Pederson continued to activate his back foot at the beginning of this year. However, his step was much more pronounced. Last season, it was a very quick tap to initiate the weight transfer. Prior to his injury, it was more of him actually picking his foot up and putting it down. On top of that, he started with his front foot lifted off the ground and his hands in a higher position.

Pederson RBI Single - 4/9/17
MLBAM

In his first game back from injury, he dropped the back foot step altogether. His hands are much higher than they were in 2016, and he has a bit more flexion in his legs.

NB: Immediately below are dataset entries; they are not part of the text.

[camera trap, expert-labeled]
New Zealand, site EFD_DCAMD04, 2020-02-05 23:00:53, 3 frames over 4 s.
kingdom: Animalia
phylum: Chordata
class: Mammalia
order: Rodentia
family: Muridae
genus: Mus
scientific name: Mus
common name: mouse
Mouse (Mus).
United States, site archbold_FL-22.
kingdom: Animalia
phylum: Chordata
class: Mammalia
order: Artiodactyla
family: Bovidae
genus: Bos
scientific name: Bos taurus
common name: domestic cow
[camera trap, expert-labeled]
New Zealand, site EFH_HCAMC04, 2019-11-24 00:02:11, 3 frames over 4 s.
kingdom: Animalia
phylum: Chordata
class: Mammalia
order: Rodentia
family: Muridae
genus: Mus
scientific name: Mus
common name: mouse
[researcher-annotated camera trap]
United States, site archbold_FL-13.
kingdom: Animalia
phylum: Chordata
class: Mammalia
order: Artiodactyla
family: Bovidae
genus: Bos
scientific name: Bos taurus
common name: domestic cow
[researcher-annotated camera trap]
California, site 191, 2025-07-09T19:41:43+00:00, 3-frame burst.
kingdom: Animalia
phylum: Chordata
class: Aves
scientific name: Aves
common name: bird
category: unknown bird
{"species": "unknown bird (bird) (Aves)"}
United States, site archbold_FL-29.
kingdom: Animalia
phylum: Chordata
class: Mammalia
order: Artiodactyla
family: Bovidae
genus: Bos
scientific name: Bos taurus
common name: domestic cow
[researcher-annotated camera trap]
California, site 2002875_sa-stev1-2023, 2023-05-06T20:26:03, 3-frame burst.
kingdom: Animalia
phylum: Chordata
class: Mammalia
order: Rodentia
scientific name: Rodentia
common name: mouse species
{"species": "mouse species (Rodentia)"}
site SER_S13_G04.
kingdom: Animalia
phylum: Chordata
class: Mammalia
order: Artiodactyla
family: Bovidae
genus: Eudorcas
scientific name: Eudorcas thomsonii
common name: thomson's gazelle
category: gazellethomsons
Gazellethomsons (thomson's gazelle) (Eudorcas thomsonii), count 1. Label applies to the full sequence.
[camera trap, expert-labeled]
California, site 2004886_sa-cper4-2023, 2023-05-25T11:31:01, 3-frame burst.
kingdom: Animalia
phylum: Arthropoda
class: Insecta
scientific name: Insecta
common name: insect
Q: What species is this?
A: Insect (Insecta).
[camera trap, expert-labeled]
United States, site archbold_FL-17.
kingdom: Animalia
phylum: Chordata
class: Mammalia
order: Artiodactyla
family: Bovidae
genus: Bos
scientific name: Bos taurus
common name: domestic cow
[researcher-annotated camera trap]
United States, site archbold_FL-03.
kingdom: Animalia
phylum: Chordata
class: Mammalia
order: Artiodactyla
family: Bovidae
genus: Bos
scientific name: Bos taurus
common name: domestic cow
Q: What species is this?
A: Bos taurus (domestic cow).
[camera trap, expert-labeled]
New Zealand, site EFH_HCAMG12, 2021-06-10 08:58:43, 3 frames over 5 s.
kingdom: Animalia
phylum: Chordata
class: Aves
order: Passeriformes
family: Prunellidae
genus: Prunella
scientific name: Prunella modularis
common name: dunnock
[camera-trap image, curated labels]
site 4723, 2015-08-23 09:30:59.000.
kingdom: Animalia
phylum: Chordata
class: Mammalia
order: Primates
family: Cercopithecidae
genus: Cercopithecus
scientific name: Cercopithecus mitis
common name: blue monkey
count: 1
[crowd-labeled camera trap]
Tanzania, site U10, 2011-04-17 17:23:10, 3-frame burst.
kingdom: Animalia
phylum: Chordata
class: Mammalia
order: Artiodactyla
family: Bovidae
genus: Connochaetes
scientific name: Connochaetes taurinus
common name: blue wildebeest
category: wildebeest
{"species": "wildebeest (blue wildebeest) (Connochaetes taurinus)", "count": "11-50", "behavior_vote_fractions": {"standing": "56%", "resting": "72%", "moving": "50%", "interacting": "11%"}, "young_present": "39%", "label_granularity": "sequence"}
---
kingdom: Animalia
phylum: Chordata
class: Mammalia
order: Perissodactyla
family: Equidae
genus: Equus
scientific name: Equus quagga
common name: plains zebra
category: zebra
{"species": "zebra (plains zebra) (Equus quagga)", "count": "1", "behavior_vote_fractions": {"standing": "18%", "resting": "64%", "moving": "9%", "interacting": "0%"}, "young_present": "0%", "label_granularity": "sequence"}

When it comes to the load, the back toe tap is gone, but the pronounced leg kick is still there.

Pederson Fly Out - 5/6/17
MLBAM

It’s hard to glean a whole lot from the 59 plate appearances he had early this season. Over that span, he had an 84 wRC+ and a .297 wOBA, so it’s very clear that he was struggling. However, it’s hard to say that it would have continued with such a small sample, even with a .313 BABIP.

What’s worth contemplating is why Pederson moved away from something that did actually work for him so quickly. The more pronounced step may have created a timing issue for him. But why not just return to the old, tap method?

Pederson’s swing is certainly something worth watching over the season. After he abandoned the back step so quickly, he could come back to it if he continues to struggle. All in all, it shouldn’t shock anyone that Pederson is tinkering with his swing. What’s motivating it, however, can surprise us.